▶ [EXTRACT TO READ]
Apply Power Rule: To find the derivative of the function $f(x) = 7x^{4} - 6x^{2} - 1$ , we will use the power rule for differentiation. The power rule states that the derivative of $x^n$ with respect to $x$ is $n\cdot x^{(n-1)}$ .
Derivative of $7x^{4}$ : Apply the power rule to the first term $7x^{4}$ . The derivative of $7x^{4}$ with respect to $x$ is $4\cdot7\cdot x^{4-1} = 28x^{3}$ .
Derivative of $-6x^{2}$ : Apply the power rule to the second term $-6x^{2}$ . The derivative of $-6x^{2}$ with respect to $x$ is $2\cdot(-6)\cdot x^{2-1} = -12x$ .
Derivative of constant: The third term $-1$ is a constant, and the derivative of a constant is $0$ .
Combine derivatives: Combine the derivatives of all terms to get the derivative of the entire function $f(x)$ . This gives us $f'(x) = 28x^{3} - 12x + 0$ .
Simplify final derivative: Simplify the expression by removing the $+0$ at the end, as it does not affect the value of the derivative. The final derivative is $f^{\prime}(x) = 28x^{3} - 12x$ .

▶ [INFORMATION SHOWN]
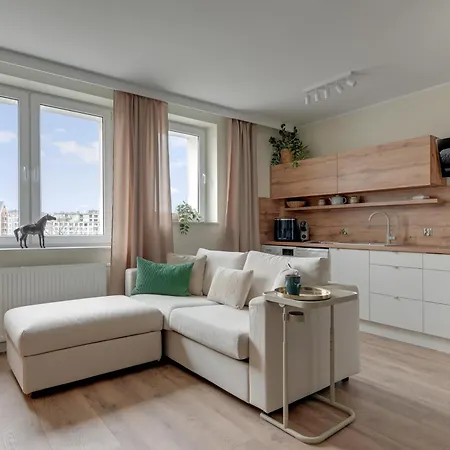 Riverside - Kamienna Grobla 24 By Lion Apartment Gdansk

▶ [TO DO] Repeat the stretch of the derivation from "Apply Power Rule: To" through "constant is $0$ .", swapping every "constant" for "fixed value".

▶ [RESULT FOR THIS TASK]
Apply Power Rule: To find the derivative of the function $f(x) = 7x^{4} - 6x^{2} - 1$ , we will use the power rule for differentiation. The power rule states that the derivative of $x^n$ with respect to $x$ is $n\cdot x^{(n-1)}$ .
Derivative of $7x^{4}$ : Apply the power rule to the first term $7x^{4}$ . The derivative of $7x^{4}$ with respect to $x$ is $4\cdot7\cdot x^{4-1} = 28x^{3}$ .
Derivative of $-6x^{2}$ : Apply the power rule to the second term $-6x^{2}$ . The derivative of $-6x^{2}$ with respect to $x$ is $2\cdot(-6)\cdot x^{2-1} = -12x$ .
Derivative of fixed value: The third term $-1$ is a fixed value, and the derivative of a fixed value is $0$ .